A man and woman from Lawrence County are $4000 poorer after falling for a pet-selling scam.

A 60-year-old woman and a 62-year-old man from Scott Township told State Police they paid $1,000 to buy two dogs from someone who claimed to be from Pennsylvania.

When the seller told the couple that they couldn’t meet up to deliver the animals, they convinced the two to cough up more money for fees and services claiming Air Animal, Inc. Pet Movers would deliver the dogs.

The dogs never arrived and when all was said and done, the victims had been scammed out of $4,000.

Air Animal Pet Movers CEO and veterinarian Walter Woolf told 21 News that Air Animal is not involved in this scam and is frequently the target of scammers in the US and around the world.

"Air Animal does not transport puppies, kittens or animals rescued or purchased over the Internet,” Woolf said.

Police are still investigating.

According to the International Pet and Animal Transportation Association, online scams are on the rise where people are lured in by a cute puppy or other pet for sale, only to find out that they have been scammed out of their money.

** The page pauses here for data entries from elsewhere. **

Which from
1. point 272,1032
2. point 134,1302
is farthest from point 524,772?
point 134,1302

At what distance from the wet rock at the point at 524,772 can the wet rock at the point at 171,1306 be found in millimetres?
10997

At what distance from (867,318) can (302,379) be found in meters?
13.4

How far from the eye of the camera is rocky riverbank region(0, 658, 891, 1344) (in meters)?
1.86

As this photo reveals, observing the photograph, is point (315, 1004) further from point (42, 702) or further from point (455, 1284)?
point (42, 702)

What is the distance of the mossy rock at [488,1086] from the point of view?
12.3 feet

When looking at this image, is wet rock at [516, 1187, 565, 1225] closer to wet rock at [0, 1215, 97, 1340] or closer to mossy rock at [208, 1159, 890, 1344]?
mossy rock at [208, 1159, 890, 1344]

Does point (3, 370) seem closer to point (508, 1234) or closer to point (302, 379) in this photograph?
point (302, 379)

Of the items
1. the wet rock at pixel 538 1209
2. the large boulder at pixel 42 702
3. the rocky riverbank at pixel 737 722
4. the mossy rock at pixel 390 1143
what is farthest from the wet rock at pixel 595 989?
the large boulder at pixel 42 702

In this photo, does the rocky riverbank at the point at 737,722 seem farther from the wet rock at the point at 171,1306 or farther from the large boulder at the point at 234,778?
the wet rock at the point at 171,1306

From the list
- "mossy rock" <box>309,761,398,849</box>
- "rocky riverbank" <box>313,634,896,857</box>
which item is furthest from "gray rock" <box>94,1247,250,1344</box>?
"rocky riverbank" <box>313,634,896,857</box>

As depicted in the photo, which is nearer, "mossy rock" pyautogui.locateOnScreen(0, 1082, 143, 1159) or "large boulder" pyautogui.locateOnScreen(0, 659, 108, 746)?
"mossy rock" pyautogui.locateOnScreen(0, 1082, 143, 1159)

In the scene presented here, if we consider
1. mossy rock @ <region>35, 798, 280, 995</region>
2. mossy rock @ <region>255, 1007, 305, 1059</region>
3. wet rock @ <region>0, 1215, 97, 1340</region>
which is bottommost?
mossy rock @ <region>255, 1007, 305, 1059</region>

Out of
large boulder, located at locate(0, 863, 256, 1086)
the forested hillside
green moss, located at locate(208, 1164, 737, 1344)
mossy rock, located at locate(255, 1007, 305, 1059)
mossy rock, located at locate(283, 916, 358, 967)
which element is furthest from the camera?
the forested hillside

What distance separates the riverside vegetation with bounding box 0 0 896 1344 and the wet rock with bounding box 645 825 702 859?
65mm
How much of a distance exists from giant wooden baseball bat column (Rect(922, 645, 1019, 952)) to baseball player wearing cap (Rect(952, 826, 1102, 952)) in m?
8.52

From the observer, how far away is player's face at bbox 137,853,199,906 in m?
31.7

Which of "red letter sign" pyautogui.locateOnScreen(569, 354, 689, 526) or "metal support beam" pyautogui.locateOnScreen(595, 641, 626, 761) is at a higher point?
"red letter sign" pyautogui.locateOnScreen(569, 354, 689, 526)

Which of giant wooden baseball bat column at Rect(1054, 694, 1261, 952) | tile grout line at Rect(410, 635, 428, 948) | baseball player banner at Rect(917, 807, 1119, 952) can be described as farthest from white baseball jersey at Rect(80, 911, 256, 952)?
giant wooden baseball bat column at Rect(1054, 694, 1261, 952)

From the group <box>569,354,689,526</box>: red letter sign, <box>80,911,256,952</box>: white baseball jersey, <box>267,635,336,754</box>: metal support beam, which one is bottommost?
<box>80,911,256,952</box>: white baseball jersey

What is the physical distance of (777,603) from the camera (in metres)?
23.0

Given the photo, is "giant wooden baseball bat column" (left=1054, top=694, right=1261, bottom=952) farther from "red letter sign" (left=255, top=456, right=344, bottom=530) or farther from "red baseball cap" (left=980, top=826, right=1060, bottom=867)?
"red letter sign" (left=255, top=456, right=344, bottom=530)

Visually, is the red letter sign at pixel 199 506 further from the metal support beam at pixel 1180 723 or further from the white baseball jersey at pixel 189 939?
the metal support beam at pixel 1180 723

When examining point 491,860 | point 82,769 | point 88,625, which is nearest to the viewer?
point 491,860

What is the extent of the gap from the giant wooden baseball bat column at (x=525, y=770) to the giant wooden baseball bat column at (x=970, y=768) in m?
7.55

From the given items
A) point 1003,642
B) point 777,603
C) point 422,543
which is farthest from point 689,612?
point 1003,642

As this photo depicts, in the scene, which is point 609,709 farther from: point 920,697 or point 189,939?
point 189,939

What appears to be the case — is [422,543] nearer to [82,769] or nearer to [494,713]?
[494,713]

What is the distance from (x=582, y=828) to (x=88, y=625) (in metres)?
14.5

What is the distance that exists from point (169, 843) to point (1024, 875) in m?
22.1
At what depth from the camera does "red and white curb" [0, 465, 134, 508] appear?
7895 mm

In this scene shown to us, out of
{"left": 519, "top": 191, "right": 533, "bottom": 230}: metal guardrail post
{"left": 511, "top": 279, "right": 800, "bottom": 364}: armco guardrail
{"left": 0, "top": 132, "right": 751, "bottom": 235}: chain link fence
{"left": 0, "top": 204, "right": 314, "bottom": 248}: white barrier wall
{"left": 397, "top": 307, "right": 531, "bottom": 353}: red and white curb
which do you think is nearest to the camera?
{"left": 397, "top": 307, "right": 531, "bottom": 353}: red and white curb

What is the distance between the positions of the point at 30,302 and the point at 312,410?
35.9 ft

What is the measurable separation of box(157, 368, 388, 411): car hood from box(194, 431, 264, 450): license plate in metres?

The best way to avoid being scammed by those who are selling pets online is to educate yourself on the warning signs of a typical online pet scam.

Below are listed some of the common and known scams that we see on a regular basis:

The Steps of a Typical Online Pet Scam


Most pet scams begin with a buyer searching online for free / cheap pets for sale or puppies for sale.


Usually, the seller will offer to give the pet for free and then send the pet directly to them at a discounted price. Other points to look for: They almost always say they are only giving the pet away because their child passed away, that they moved for a new job and cannot provide enough attention for the animal due to work hours, or their new house won’t allow pets.


Once committed to the sale, paperwork and delivery requesting additional money. The scammer will then say that the airline is requiring a temperature-controlled crate, shipping insurance, additional paperwork, or shots, etc. Sometimes, they even set up additional email accounts, websites, etc. to look like an airline or shipping company. This is all part of the scam!! They will even try to convince you that if you do not send them additional money they will report you for animal abandonment to the authorities.